TAREA ASIGNADA A
¿Puedes repetir tal cual todo lo que va en la entrevista desde "R. Creo que" hasta "de cuánto importan."?
TAREA ASIGNADA B
¿Podrías proseguir la entrevista sobre la IA y los migrantes venezolanos a partir del punto en que termina?

TEXTO SELECCIONADO
════════════════

R. Creo que sí. Sam Altman, el CEO de OpenAI, dijo recientemente que debería haber comunicación privilegiada entre tú y tu IA semejante a la confidencialidad abogado-cliente o médico-paciente. Puede que sea un sueño, pero tiene razón. Las cosas están fuera de control. Quizá haya forma de volver atrás, pero necesitamos que un sector amplio de la sociedad se lo tome en serio. Nuestras instituciones se están deshilachando, y la gente no siempre se da cuenta de cuánto importan.
P. Trump ha llamado básicamente demonios a los migrantes venezolanos. Algunos han sido deportados a cárceles en El Salvador. ¿Qué impacto tiene esto en cómo se percibe y trata a esta comunidad?

════════════════

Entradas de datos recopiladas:
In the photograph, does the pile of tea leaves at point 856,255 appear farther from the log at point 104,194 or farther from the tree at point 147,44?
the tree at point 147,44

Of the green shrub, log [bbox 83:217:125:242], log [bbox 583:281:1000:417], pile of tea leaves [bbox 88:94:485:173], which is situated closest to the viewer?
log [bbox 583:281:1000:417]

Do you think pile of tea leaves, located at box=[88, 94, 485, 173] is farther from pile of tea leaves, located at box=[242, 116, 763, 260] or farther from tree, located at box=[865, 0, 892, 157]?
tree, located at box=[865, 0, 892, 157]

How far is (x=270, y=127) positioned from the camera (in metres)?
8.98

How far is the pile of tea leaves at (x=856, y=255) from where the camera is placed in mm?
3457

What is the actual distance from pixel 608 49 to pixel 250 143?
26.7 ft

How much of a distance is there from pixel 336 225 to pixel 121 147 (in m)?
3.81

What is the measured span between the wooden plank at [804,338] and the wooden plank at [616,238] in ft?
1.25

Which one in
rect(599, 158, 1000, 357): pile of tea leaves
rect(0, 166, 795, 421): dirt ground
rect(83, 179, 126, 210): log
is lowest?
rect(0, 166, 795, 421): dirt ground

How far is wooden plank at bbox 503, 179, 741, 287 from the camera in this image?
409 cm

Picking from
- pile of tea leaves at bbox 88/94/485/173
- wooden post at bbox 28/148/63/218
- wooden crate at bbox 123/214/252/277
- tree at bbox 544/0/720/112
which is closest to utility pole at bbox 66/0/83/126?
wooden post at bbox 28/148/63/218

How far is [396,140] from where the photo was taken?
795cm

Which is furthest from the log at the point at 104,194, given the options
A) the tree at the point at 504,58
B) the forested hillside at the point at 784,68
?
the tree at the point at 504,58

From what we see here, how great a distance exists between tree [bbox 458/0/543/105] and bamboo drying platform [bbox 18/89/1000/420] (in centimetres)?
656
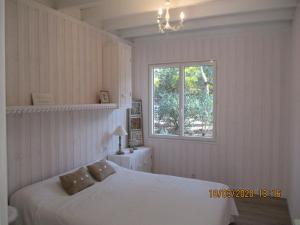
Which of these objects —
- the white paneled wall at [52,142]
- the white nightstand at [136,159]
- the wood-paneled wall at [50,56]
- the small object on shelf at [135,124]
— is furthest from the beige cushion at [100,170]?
the small object on shelf at [135,124]

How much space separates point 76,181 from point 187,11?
2.63 meters

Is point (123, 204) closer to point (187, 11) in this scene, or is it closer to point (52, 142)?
point (52, 142)

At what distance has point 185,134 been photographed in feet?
15.0

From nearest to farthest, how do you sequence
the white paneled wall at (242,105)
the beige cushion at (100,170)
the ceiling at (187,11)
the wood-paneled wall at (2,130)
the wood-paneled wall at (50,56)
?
the wood-paneled wall at (2,130) < the wood-paneled wall at (50,56) < the ceiling at (187,11) < the beige cushion at (100,170) < the white paneled wall at (242,105)

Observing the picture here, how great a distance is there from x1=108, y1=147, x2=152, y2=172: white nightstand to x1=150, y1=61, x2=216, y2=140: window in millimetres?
508

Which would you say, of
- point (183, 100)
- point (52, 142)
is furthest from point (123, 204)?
point (183, 100)

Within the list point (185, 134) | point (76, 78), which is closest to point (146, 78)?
point (185, 134)

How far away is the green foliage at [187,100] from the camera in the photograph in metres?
4.35

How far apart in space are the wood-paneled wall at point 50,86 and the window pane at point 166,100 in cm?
124

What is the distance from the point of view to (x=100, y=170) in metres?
3.12


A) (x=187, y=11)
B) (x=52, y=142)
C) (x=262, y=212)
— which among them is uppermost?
(x=187, y=11)

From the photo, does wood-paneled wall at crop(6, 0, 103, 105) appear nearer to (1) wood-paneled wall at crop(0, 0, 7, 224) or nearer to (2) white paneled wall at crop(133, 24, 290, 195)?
(2) white paneled wall at crop(133, 24, 290, 195)

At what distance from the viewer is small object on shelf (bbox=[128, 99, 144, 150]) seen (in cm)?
459

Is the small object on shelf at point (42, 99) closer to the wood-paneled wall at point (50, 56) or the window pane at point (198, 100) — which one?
the wood-paneled wall at point (50, 56)
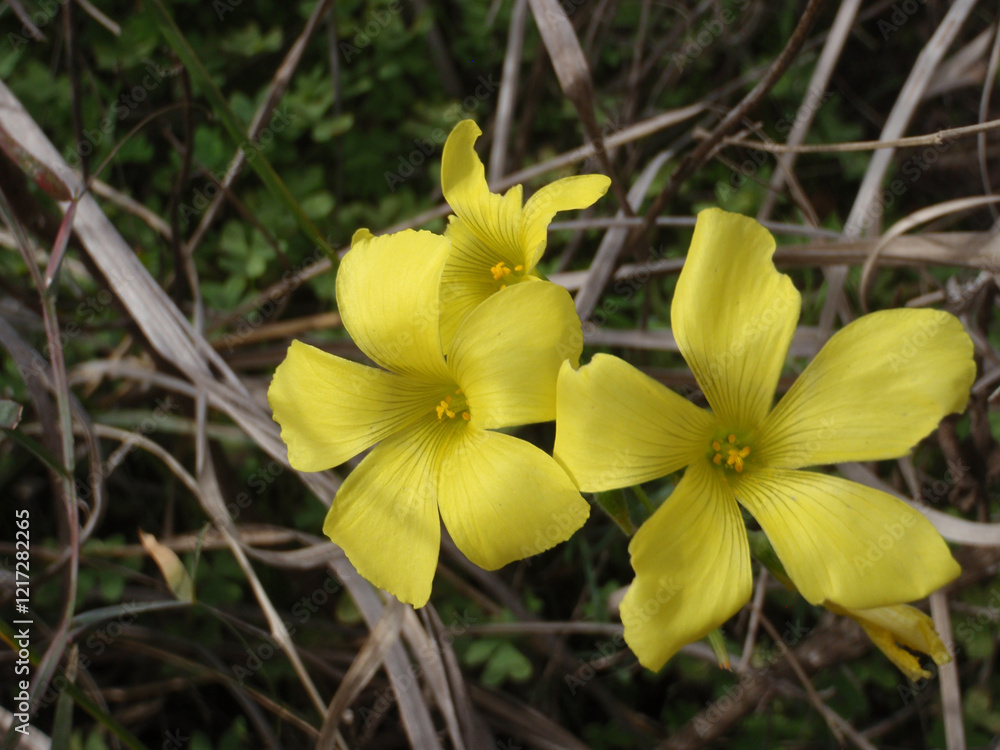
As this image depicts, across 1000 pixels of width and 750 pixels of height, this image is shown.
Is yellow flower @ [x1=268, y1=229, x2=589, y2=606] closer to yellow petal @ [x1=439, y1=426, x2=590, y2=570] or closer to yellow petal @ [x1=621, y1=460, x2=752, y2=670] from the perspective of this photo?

════════════════

RESULTADO DEL EJERCICIO A
R. Creo que sí. Sam Altman, el CEO de OpenAI, dijo recientemente que debería haber comunicación privilegiada entre tú y tu IA semejante a la confidencialidad abogado-cliente o médico-paciente. Puede que sea un sueño, pero tiene razón. Las cosas están fuera de control. Quizá haya forma de volver atrás, pero necesitamos que un sector amplio de la sociedad se lo tome en serio. Nuestras instituciones se están deshilachando, y la gente no siempre se da cuenta de cuánto importan.

RESULTADO DEL EJERCICIO B
R. Es peligroso. Cuando la gente es tratada como “radicalmente otro” la parte del cerebro que reconoce a los humanos se apaga. El cerebro reacciona con asco como si viera alimañas y cucarachas. En ese punto, la gente deja de ser humana. Puedes bombardearlos, matarlos de hambre, encerrarlos. ¿A quién le importa? Así comienzan el genocidio y la limpieza étnica.
P. Se normaliza.
R. Y esa percepción se propaga. La investigación de Susan Fiske lo confirma: cuanto más se escuchan narrativas deshumanizadoras, más reales y aceptables se vuelven. David French escribió un buen artículo en The New York Times señalando que el debido proceso no es solo para ciudadanos, sino para todos. Porque la dignidad humana lo exige. Tiene razón. Pero ese argumento apela al cerebro racional. Cuando Trump llama criminales a los inmigrantes, la gente no piensa: “Démosles debido proceso”. El argumento moral se pierde.
P. ¿Cómo se puede contrarrestar esa narrativa?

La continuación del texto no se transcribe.